We were steps from the door when I spotted “Kelly Taylor’s” mother, “Jackie”, walking in our direction. Despite the hours of 90210 I watched in middle school and my soul crushing love for Brian Austin Green, I couldn’t place her face at first. When she sat down a few rows in front of us and turned around to look for someone, I finally remembered her as “Jackie Taylor”. “Kelly’s” mother. A “familiar” face from my past. I don’t remember a word from the mass, or the details of the inside of the church, but I do know that my homesickness melted away for that hour. Three hours ahead, my friends and family sat down to Easter dinner, or Sunday afternoon homework, or a midday trip to the campus cafe.

*****
We spent Easter the year before with his family. He grandparents drove the three hours, and we fell asleep in the backseat to the Broadway tunes of Mama Mia. His mom cooked a Saturday dinner, and I inhaled it and asked for seconds. A delicious preview of meals to come, but I collapsed that night into a bed I had already spent nights in and fell asleep between his sister’s stuffed animals.

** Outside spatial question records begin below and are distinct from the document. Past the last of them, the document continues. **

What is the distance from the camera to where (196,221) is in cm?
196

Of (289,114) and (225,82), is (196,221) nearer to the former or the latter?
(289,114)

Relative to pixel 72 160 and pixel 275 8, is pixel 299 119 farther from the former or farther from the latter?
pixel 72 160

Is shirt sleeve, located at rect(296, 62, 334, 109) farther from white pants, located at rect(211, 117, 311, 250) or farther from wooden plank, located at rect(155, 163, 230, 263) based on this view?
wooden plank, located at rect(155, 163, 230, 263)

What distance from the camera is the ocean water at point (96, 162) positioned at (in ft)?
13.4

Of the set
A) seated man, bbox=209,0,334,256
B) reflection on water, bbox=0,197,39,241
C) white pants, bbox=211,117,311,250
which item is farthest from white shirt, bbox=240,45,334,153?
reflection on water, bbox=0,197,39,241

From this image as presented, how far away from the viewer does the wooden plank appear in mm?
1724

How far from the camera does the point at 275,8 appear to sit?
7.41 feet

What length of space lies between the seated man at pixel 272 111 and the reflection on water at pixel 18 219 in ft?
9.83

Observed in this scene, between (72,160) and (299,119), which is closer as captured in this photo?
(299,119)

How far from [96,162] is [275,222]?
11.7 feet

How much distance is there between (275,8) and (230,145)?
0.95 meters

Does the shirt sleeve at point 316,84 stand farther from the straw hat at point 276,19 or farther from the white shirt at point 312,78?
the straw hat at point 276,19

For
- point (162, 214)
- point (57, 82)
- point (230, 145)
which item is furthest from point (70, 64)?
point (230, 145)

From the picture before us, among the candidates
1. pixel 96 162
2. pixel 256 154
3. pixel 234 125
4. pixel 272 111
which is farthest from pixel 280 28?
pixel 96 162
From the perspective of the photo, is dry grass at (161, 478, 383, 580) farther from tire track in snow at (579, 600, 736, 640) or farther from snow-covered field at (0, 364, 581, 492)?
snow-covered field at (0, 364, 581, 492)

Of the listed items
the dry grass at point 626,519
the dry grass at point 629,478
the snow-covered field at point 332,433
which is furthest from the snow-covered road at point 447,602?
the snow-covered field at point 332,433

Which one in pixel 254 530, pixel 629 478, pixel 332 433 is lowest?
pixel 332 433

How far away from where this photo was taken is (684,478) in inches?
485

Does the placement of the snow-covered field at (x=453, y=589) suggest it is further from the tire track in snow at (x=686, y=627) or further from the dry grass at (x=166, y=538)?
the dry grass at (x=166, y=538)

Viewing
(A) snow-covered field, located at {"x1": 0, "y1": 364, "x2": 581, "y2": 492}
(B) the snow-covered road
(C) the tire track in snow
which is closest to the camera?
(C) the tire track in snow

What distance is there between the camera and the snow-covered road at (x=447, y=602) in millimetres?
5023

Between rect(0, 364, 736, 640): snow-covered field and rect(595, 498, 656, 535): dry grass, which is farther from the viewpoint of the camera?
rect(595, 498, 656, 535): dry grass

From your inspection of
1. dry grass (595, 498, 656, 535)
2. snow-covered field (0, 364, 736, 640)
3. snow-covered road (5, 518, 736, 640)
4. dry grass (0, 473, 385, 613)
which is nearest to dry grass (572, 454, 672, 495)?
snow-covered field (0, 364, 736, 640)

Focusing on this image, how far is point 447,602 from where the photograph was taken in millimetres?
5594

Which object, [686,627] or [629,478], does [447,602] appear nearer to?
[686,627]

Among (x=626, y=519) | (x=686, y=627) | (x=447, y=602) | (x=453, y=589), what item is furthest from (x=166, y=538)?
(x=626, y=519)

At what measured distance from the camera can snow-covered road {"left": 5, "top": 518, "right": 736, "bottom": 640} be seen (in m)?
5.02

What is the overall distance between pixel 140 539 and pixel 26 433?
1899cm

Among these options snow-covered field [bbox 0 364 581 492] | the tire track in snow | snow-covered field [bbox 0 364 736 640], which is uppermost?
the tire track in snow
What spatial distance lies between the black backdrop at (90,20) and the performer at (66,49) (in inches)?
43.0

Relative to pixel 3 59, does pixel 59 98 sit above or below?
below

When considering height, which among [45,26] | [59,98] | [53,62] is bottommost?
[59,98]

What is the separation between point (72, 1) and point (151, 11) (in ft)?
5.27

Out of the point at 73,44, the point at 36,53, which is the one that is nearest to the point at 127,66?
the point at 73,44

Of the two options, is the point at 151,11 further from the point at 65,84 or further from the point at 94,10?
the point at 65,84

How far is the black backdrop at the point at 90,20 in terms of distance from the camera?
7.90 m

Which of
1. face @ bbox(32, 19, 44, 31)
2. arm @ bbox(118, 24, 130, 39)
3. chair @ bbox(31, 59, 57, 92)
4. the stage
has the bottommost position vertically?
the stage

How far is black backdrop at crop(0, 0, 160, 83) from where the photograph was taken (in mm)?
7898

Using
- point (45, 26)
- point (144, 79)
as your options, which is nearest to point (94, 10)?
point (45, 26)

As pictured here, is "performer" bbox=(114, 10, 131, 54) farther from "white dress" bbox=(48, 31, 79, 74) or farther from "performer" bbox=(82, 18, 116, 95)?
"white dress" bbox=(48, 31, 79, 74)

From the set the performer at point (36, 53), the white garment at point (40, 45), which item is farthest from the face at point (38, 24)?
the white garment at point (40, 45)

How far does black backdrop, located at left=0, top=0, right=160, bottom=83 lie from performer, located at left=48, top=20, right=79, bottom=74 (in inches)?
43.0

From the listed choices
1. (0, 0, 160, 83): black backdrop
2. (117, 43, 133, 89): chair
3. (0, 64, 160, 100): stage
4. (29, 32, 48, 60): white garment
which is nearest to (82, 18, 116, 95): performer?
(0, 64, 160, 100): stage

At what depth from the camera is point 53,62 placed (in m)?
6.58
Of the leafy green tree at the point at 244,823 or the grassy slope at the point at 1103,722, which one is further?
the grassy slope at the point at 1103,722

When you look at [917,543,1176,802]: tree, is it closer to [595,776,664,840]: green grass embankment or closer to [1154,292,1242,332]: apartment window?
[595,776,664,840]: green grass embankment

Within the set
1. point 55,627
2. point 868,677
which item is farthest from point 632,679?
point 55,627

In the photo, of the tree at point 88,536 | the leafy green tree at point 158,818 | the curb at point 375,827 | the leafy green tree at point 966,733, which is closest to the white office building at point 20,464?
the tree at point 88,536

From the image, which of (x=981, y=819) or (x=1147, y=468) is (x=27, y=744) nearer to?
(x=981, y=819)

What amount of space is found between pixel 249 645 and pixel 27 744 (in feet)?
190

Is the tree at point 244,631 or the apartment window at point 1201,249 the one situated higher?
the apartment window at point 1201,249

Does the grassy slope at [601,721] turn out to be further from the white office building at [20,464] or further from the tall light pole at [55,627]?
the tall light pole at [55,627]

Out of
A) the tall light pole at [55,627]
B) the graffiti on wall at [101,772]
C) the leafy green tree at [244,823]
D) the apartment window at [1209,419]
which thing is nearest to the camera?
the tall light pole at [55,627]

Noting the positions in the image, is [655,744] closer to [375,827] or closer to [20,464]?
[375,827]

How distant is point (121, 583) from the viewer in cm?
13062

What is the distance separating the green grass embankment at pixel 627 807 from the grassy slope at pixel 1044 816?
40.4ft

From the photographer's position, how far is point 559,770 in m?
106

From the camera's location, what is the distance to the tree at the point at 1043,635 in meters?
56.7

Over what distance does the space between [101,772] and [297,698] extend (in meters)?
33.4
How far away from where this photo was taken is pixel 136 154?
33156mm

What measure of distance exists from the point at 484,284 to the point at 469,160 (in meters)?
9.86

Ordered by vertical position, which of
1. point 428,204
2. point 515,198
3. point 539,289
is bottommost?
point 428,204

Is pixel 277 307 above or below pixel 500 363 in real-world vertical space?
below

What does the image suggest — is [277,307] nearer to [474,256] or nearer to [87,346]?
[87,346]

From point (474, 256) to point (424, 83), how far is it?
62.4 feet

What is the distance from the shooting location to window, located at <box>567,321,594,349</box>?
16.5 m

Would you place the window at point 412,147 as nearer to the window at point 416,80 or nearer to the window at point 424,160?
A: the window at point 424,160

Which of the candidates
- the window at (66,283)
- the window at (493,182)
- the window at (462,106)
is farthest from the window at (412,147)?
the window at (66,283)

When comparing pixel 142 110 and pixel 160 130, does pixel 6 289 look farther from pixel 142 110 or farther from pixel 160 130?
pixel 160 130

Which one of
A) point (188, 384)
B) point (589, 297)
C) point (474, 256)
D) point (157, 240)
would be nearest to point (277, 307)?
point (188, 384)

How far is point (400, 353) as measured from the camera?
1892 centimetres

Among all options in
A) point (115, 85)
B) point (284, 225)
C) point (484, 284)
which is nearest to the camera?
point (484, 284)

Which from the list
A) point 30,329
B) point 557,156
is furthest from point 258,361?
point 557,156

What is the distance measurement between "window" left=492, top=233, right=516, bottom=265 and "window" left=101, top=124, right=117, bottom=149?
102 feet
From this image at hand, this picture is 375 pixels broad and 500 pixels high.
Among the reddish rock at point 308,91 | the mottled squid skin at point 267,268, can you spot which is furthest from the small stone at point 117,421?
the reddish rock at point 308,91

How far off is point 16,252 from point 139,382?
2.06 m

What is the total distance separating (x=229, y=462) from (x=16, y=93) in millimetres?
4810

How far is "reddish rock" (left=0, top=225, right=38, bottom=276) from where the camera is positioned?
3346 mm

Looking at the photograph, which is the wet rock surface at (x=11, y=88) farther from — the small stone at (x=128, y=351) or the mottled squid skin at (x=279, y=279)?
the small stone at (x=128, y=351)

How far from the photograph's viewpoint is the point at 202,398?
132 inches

We were everything and nothing. So I didn’t tell him that I wasn’t going home for Easter until the day before, while I traced the carvings in the table with my finger. In dim lighting I wanted to cup his face in my hand, but we sat with the table between us. So I only looked down and told him seven hours was too far to travel for two days at home. When he asked me to come home with him, I told him that it wasn’t enough notice for his parents. He said that they wouldn’t care. Five weeks before, we showed up at their doorstep at 4am, without notice, after driving all night. We stayed for three days. I knew they wouldn’t mind. Easter morning the Easter Bunny delivered a decorated bag of candy for me. His mom sent me back with left-overs in one hand and her son’s hand in my other.

*****
When the mass ended we filed out of the church into the bright Bel Air sunshine, and I decided not to say anything about “Jackie Taylor” or this Easter or that Easter. She missed also, I knew that. I convinced her that we would never find the actor-I-couldn’t-identify in the crowd, and we climbed back into the Kia. Windows down. Music soft. Until we turned down a canyon drive, and forgot again that we weren’t in a red convertible and how much we missed.

The L.A. sun causes amnesia. I know, because we both already had exchanged plane tickets to fly home early, but on that Sunday morning we forgot every reason that prompted us to end our semester days earlier than planned. She turned up the volume for Outkast and we danced *heeeeyy yyyaaaa* boldly enough to make a red convertible proud.

We turned onto Sunset in our sea foam green Kia, with our windows down and a rhythm to our front-seat dancing. A rhythm to our L.A. life. When I faced the sun and closed my eyes, I could taste the Easter dinner my mom prepared at home, see the faces of friends at school, and feel his hand on the curve of my back, the L.A. sun on my face. For a moment, sitting in that car, the sun healed wounds of time and place. I could be in all places for a solitary moment.

She turned the bass up, and we looked for parking outside Mel’s Diner with the radio blaring *go shawty, it's your birthday* too loudly for 11am on a Sunday morning. Too loudly for Easter brunch. But we were in L.A.! I saw my smile in the side-view mirror and the familiar sight of Mel’s Diner ahead of us. I cranked down my window as far as it could go and thanked the sun. For the next few hours, I stopped wanting to be in all places, and drank up the experience of being in L.A. on an Easter Sunday morning. Sunny and lovely and thrilling.